* _Work to do_: Starting from the line containing "How far from the lens", write out every remaining line exactly, the last one included.

(Entries from a dataset)
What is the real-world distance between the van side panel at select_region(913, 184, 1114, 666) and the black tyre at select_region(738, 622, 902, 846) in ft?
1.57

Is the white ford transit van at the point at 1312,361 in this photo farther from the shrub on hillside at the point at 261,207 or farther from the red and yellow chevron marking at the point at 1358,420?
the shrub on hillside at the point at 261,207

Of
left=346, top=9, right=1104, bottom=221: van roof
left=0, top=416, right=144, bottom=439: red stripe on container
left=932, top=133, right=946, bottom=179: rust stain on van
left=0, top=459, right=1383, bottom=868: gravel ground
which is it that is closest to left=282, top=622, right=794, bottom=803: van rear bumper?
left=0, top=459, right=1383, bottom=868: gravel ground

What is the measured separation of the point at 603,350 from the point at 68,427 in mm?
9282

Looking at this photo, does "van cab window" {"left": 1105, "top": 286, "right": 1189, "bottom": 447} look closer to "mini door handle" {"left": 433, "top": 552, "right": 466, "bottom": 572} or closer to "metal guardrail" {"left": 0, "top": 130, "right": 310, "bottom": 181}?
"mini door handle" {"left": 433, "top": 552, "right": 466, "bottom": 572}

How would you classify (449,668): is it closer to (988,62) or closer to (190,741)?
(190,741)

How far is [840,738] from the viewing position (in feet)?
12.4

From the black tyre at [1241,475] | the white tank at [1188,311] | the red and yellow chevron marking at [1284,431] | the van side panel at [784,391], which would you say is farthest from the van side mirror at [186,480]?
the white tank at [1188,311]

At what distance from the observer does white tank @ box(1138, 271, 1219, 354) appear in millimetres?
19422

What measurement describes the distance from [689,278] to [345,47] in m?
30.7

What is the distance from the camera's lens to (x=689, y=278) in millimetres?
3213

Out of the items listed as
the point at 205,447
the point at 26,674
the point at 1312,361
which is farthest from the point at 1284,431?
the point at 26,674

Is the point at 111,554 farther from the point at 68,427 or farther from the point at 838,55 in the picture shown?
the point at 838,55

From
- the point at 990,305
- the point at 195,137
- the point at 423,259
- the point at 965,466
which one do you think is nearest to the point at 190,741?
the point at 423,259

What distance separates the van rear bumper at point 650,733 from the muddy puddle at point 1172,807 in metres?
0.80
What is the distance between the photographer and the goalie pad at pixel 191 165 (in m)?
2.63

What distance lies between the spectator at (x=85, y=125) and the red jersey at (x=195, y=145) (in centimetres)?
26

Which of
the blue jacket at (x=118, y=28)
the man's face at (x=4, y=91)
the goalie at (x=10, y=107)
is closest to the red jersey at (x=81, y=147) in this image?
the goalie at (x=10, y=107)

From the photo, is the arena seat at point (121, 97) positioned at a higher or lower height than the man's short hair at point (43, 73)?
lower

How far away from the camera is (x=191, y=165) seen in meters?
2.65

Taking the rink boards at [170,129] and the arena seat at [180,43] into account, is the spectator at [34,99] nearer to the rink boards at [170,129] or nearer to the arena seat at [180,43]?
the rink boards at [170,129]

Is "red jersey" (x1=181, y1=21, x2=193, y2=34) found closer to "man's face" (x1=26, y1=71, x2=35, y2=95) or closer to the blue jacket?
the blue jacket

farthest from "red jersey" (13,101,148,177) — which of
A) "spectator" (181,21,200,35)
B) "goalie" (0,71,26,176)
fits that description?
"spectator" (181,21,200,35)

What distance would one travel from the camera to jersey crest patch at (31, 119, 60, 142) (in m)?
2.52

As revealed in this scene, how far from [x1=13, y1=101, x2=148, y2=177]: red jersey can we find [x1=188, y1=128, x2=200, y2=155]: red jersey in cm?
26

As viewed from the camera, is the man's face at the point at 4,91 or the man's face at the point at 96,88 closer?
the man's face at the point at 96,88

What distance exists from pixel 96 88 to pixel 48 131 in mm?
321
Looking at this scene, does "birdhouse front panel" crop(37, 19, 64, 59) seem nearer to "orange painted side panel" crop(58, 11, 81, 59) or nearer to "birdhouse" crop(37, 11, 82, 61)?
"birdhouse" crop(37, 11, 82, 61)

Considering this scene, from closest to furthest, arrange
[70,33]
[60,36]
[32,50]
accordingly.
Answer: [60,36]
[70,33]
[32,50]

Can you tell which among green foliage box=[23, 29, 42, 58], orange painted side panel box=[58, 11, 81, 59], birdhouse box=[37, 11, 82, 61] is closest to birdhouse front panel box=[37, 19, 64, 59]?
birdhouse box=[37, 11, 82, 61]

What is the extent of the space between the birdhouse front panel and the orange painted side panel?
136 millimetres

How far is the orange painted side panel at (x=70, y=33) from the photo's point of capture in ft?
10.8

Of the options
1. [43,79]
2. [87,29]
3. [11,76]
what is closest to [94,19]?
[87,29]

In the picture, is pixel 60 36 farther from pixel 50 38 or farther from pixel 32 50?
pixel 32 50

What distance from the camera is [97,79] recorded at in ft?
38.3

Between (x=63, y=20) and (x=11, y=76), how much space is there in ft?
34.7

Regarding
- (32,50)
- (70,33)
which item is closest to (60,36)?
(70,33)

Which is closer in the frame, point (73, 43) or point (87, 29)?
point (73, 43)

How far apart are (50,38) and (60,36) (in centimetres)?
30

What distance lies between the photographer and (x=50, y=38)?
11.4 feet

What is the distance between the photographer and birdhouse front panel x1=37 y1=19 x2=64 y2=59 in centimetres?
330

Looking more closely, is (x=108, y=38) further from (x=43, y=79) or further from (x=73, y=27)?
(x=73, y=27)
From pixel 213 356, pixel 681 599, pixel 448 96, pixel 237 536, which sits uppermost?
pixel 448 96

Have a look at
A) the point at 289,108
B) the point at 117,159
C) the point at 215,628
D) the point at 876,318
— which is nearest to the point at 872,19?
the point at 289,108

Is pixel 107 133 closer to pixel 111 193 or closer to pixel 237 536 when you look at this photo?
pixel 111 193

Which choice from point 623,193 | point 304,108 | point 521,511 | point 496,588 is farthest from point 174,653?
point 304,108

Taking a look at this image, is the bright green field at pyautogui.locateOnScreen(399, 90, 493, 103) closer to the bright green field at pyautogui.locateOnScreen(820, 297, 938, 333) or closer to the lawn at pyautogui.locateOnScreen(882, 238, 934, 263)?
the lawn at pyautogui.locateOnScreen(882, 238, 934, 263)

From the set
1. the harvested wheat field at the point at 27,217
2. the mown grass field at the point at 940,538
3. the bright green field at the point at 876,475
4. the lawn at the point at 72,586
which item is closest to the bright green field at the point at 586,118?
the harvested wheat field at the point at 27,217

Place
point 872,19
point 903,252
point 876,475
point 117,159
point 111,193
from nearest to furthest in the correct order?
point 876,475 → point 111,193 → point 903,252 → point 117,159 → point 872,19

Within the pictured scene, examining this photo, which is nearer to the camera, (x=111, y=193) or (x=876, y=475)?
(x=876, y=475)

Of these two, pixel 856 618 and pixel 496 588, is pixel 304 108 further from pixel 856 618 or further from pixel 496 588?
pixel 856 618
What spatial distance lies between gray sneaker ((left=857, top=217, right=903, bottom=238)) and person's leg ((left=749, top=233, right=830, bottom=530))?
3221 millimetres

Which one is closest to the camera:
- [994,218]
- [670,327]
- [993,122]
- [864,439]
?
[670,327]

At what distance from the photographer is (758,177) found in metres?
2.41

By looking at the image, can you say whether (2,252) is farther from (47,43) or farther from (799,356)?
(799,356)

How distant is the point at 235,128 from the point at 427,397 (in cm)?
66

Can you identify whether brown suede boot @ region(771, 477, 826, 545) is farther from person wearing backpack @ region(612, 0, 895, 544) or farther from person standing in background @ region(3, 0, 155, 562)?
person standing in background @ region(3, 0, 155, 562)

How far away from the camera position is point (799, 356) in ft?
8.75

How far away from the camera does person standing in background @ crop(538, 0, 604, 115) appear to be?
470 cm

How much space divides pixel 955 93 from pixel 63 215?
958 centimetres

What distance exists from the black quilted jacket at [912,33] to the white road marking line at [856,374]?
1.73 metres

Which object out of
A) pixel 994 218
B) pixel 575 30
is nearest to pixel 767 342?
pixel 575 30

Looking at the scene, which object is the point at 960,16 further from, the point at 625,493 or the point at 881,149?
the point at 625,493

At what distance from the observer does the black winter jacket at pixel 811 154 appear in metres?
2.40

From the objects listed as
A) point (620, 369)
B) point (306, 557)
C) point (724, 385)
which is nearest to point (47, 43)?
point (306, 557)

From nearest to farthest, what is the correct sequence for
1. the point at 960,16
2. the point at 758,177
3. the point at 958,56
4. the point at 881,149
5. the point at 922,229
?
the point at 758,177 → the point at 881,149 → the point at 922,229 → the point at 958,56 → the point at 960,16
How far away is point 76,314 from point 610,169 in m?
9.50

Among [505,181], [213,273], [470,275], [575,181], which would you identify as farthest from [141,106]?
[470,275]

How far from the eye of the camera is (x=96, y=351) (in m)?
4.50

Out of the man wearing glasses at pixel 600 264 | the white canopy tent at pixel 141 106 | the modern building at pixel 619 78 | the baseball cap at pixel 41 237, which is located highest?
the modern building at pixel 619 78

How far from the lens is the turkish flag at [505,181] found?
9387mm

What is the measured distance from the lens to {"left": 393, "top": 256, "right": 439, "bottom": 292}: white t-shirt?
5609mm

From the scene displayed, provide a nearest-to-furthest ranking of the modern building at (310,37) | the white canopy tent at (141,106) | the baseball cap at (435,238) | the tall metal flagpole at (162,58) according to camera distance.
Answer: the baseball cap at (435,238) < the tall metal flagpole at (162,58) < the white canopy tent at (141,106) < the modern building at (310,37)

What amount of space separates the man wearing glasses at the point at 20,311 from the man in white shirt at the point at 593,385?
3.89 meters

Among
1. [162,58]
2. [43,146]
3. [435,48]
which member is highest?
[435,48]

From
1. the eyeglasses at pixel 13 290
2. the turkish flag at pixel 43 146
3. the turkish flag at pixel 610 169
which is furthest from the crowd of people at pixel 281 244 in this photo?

* _Response to this task_:
How far from the lens is the turkish flag at [505,181] found?
9387mm

What is the measured distance from the lens to {"left": 393, "top": 256, "right": 439, "bottom": 292}: white t-shirt?
5609mm

From the scene displayed, provide a nearest-to-furthest ranking of the modern building at (310,37) | the white canopy tent at (141,106) | the baseball cap at (435,238) | the tall metal flagpole at (162,58) according to camera distance.
Answer: the baseball cap at (435,238) < the tall metal flagpole at (162,58) < the white canopy tent at (141,106) < the modern building at (310,37)

What amount of space separates the man wearing glasses at the point at 20,311 from the man in white shirt at the point at 593,385?
3.89 meters

Among
1. [162,58]
2. [43,146]
3. [435,48]
which member is highest?
[435,48]

From
1. the eyeglasses at pixel 13 290
2. the turkish flag at pixel 43 146
3. the turkish flag at pixel 610 169
which is furthest from the crowd of people at pixel 281 244 in this photo?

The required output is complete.